As Jim alluded to, you need to be very explicit about gear. I've taken groups of 2-6 very inexperienced people on assorted trips, from strenuous dayhikes to backpacking trips. Here's things I usually make sure to include:
- Be very strict about no cotton clothing, and explain why. People may show up with cotton sweatshirts when they really need a fleece vest.
- Make sure their raincoats have a hood. Surpiring how many people overlook this.
- Require everybody to bring a change of socks.
- Require everybody to bring a warm bottom layer. People often bring jackets but forget to bring fleece pants or longjohns.
- Have a minimum amount of water that everybody must bring (usually 2-3 L depending on the duration). Just saying "two water bottles" isn't enough because people will show up with two tiny vending machine bottles.
- With food, people often underestimate their caloric needs when doing outdoor activities.

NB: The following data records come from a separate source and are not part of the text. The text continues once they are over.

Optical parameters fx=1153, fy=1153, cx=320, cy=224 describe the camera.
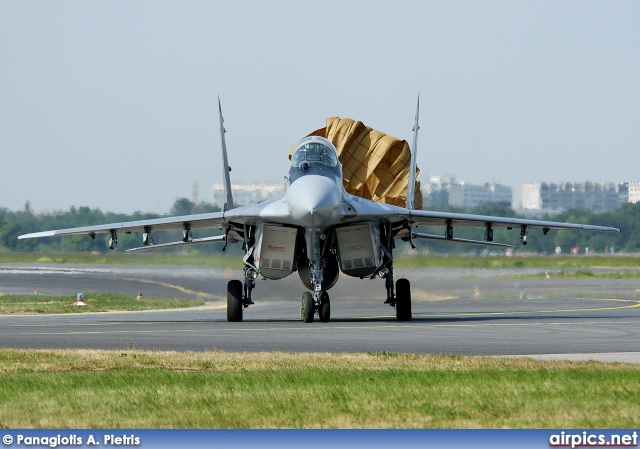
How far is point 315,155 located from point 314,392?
12907 millimetres

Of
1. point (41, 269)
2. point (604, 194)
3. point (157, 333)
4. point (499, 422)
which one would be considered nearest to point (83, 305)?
point (157, 333)

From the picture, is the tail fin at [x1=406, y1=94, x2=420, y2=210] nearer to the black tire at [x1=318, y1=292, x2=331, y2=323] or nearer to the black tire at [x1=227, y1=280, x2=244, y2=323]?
the black tire at [x1=318, y1=292, x2=331, y2=323]

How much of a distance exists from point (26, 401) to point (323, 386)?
275 cm

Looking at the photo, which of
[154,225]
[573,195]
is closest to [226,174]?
[154,225]

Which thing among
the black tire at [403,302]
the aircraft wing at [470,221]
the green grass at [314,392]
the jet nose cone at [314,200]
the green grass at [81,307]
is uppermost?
the jet nose cone at [314,200]

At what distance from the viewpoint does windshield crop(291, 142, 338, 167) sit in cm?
2311

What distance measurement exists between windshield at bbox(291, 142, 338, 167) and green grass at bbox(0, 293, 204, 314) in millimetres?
10481

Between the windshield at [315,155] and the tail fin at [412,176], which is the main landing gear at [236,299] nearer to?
the windshield at [315,155]

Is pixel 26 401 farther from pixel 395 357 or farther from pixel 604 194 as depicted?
pixel 604 194

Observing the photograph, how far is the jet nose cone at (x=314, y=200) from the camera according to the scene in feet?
71.3

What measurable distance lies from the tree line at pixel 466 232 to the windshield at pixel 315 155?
61.5ft

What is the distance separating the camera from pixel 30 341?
58.6 ft

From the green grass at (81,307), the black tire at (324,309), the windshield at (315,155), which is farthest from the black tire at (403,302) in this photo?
the green grass at (81,307)

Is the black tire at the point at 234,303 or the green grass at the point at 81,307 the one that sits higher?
the black tire at the point at 234,303
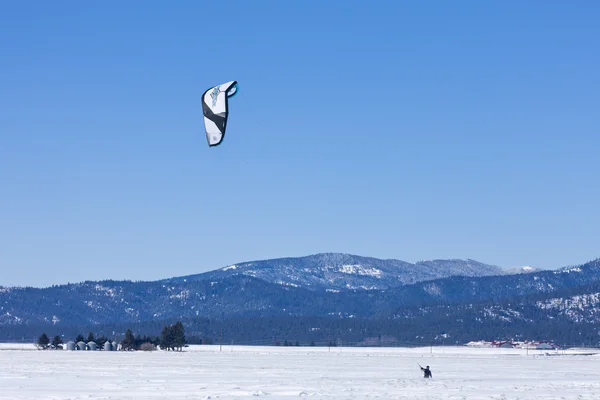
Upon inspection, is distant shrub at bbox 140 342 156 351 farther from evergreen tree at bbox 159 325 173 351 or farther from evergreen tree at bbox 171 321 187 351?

For a day trip I usually tell people to bring a hardy lunch, enough for at least 4 big snacks during the day, and "backup food" that's enough such that they would be OK if they didn't make it back for dinner.

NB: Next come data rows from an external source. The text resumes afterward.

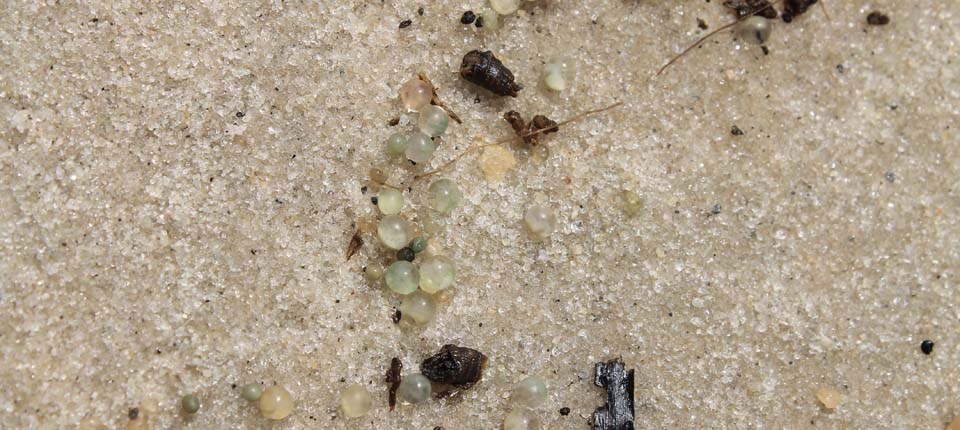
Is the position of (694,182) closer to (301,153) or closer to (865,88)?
(865,88)

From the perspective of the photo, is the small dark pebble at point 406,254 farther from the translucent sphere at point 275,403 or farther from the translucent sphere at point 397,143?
the translucent sphere at point 275,403

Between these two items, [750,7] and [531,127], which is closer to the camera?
[531,127]

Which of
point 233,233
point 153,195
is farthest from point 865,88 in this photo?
point 153,195

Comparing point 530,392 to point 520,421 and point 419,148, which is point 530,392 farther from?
point 419,148

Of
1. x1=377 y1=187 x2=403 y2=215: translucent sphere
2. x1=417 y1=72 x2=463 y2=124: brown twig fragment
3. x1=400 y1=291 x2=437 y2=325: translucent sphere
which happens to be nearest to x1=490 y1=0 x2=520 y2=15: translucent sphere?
x1=417 y1=72 x2=463 y2=124: brown twig fragment

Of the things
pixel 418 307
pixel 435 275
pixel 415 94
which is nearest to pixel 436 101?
pixel 415 94

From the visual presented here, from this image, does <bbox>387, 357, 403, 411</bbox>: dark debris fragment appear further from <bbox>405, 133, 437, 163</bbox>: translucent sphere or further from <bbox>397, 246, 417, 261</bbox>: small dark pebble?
<bbox>405, 133, 437, 163</bbox>: translucent sphere

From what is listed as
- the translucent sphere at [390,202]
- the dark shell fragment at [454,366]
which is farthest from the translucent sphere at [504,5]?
the dark shell fragment at [454,366]
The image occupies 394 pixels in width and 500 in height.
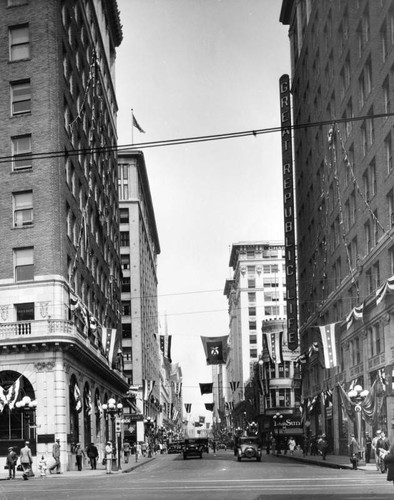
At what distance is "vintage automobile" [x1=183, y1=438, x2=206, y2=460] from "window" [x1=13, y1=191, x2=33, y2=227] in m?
32.2

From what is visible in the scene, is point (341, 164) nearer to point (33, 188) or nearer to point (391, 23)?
point (391, 23)

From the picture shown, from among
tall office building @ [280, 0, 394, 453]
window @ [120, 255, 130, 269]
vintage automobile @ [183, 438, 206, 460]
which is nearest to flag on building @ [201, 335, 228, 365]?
tall office building @ [280, 0, 394, 453]

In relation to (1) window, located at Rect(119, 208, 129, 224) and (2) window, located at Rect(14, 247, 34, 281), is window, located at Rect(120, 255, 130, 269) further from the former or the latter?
(2) window, located at Rect(14, 247, 34, 281)

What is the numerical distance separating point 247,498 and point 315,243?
57.2 meters

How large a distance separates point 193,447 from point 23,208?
33067mm

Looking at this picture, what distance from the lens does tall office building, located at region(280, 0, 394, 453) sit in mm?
50062

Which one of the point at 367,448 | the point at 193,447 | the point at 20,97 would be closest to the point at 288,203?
the point at 193,447

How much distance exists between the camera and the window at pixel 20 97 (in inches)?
2245

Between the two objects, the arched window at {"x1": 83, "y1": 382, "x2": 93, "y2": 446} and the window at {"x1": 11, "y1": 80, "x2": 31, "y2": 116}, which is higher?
the window at {"x1": 11, "y1": 80, "x2": 31, "y2": 116}

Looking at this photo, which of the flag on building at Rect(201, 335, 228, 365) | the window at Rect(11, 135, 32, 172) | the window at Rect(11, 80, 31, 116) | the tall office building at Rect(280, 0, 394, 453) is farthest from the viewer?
the flag on building at Rect(201, 335, 228, 365)

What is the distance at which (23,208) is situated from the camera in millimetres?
56406

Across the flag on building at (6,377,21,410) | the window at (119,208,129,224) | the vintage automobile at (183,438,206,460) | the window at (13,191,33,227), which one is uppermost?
the window at (119,208,129,224)

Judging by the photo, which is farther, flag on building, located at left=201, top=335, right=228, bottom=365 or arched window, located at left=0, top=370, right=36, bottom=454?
flag on building, located at left=201, top=335, right=228, bottom=365

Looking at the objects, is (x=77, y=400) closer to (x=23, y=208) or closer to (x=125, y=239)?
(x=23, y=208)
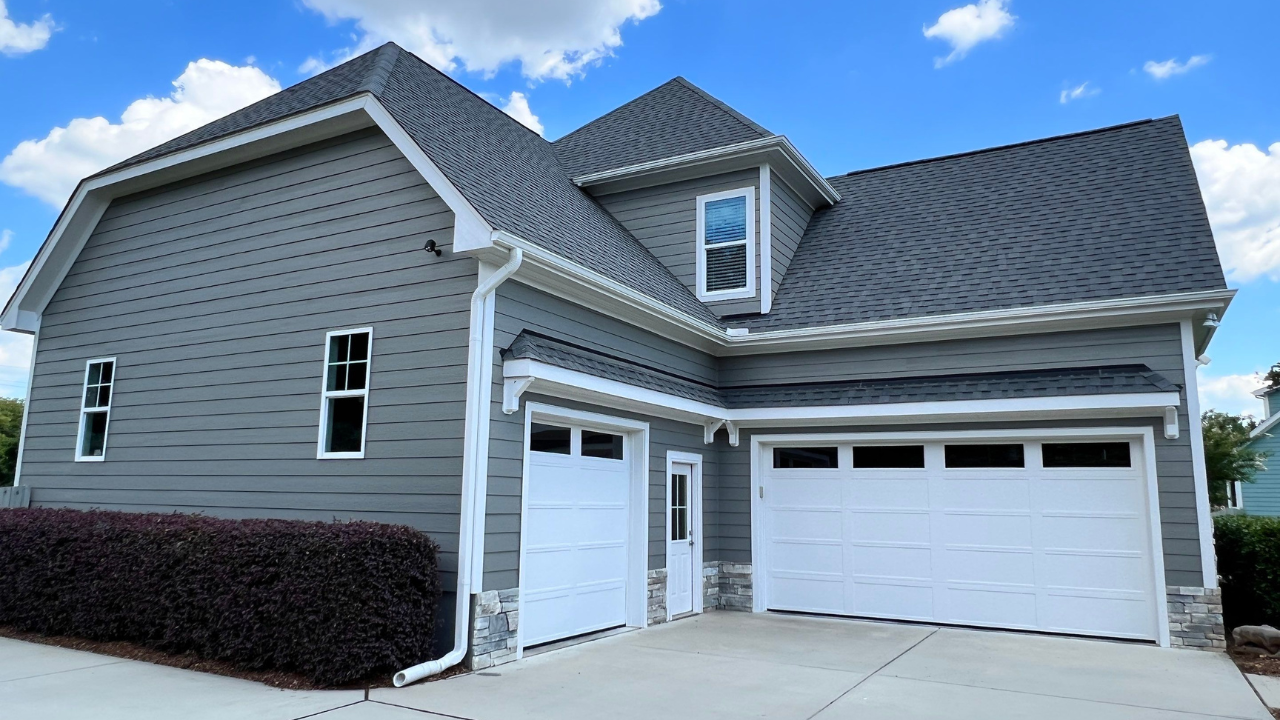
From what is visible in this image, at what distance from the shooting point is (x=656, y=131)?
1323 centimetres

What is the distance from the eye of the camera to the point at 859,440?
10219 mm

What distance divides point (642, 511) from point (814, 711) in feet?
12.5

- Some form of lighting is a good idea.
- I usually encourage people not to bring certain items, that list depends on the trip and the group. Alcohol and smartphones usually go on the do-not-bring list.

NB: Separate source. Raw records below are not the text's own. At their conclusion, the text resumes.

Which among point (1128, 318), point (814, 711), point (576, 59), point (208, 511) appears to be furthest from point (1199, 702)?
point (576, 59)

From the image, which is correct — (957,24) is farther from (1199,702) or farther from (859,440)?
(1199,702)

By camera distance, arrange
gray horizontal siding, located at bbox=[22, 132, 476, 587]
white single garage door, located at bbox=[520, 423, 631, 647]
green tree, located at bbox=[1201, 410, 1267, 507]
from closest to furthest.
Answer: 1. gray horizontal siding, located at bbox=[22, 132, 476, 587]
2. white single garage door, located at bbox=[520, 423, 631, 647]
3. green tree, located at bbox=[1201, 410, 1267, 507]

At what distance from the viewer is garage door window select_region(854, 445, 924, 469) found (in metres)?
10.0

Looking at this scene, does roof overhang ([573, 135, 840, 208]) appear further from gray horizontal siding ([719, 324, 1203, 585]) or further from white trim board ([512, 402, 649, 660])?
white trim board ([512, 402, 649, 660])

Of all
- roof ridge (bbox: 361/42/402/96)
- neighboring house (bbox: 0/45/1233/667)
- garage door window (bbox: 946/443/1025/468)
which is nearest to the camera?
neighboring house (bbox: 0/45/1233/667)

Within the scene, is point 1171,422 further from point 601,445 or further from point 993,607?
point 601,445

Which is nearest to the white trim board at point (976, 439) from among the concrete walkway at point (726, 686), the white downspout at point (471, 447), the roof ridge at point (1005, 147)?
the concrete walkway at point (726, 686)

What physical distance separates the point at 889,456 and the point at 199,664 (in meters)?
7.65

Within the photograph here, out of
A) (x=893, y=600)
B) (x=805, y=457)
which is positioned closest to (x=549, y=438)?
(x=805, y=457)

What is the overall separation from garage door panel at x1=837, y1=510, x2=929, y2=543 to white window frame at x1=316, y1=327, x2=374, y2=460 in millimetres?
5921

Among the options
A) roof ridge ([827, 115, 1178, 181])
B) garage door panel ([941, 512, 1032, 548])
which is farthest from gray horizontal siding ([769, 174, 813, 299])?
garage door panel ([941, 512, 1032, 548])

Be prepared for somebody to forget something important. I usually bring an extra warmth layer, an extra warm hat, and some extra food (typically some compact energy bars). It's good to personally, visually confirm that people brought all the required gear. "Everybody show me your rain coat" not only ensures that everybody's coat is adequate, it also ensures that nobody accidentally left theirs behind.
As for group management, the most important thing is to check in with everybody often, and don't be afraid to turn back if people aren't up for your original plan. It's better to turn back before the summit than to end up in a bad situation with people who are exhausted and inexperienced. Sometimes people will be feeling tired, but they feel bad about holding back the group so they won't say anything. Keep an eye out for that.
Before leaving, make sure to ask each person if they have any medical conditions you should be aware of, if they typically carry any type of medication, and if so make sure they have it and that you know where it is. It's better to know people's basic medical info before it becomes necessary.
It's also important to keep an eye on your own well-being. It's easy to get distracted when taking care of 5 other people, but since you're the person responsible for the group, it's paramount that you're well fed, hydrated, etc. Don't forget to take care of yourself!